Stephen had known, too, that the explanation would run like that: there was always so little room, there was never so little money. As he glanced at the damp-stained title-pages, the Vicar said:

“They’re first editions, at least I’ve always understood so.”

“Yes, they’re the first bound editions,” Stephen explained patiently; “but I’m afraid they’re not very rare. You see, most of these books first came out in parts, and collectors like to have them in the original state, with the paper-wrappers and the advertisements all complete. I’m afraid—”

“You can’t make an offer for them?” The Vicar was rubbing his old rheumaticky fingers where the thin string had cut them.

“Well …” Stephen began to tie up the bundle, and as he did so he felt his absurd weakness getting the better of him, his uncontrollable impulse of compassion. “Well, of course, they might sell.” Angry with himself, he added almost roughly: “Perhaps I could give you a pound for the lot.”
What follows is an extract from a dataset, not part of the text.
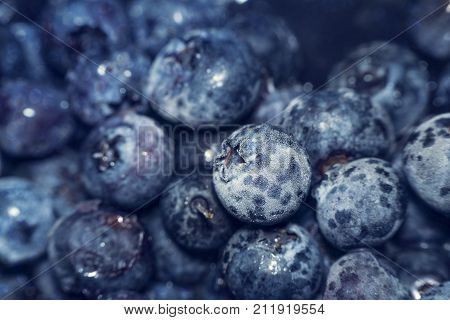 Frozen blue huckleberry also known as tall swamp or high blueberry. Frozen blue fruits. Cold fruits background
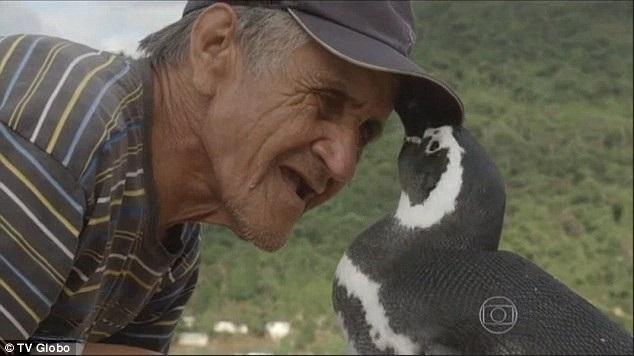 Joao-Pereira-de-Souza-ami-pingouin-Dindim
“You and I never argue,” said the Vicar brightly. “A willing buyer and a willing seller can always do a deal. I should hardly have troubled you, but expenses have been rather heavy lately. That boy of mine—you heard he was —er—sent down? Some foolish escapade; I didn’t inquire into it. Boys will be boys. Have you managed to sell many copies of his book?”

“Poetry is a bit difficult.” And indeed, out of the fifty copies of that slim volume which Stephen had bought in another of his moments of compassionate folly, there were still forty-seven left. It was called La Vie est Vaine, and needless to say the Vicar had paid for its private publication. His printer had certainly cheated him, for the arty pink wrappers were fading to dirty orange and the bindings were springing, so that each of the little books had begun to open like a flower in the sun.

“You wait till the Festival visitors begin to arrive,” beamed the Vicar. “Then they’ll sell like hot cakes. Ah, thank you”—as Stephen took a pound out of the tobacco-tin which served as a till— “I can’t deny that it will come in handy, just at the moment. Boys like mine are very expensive.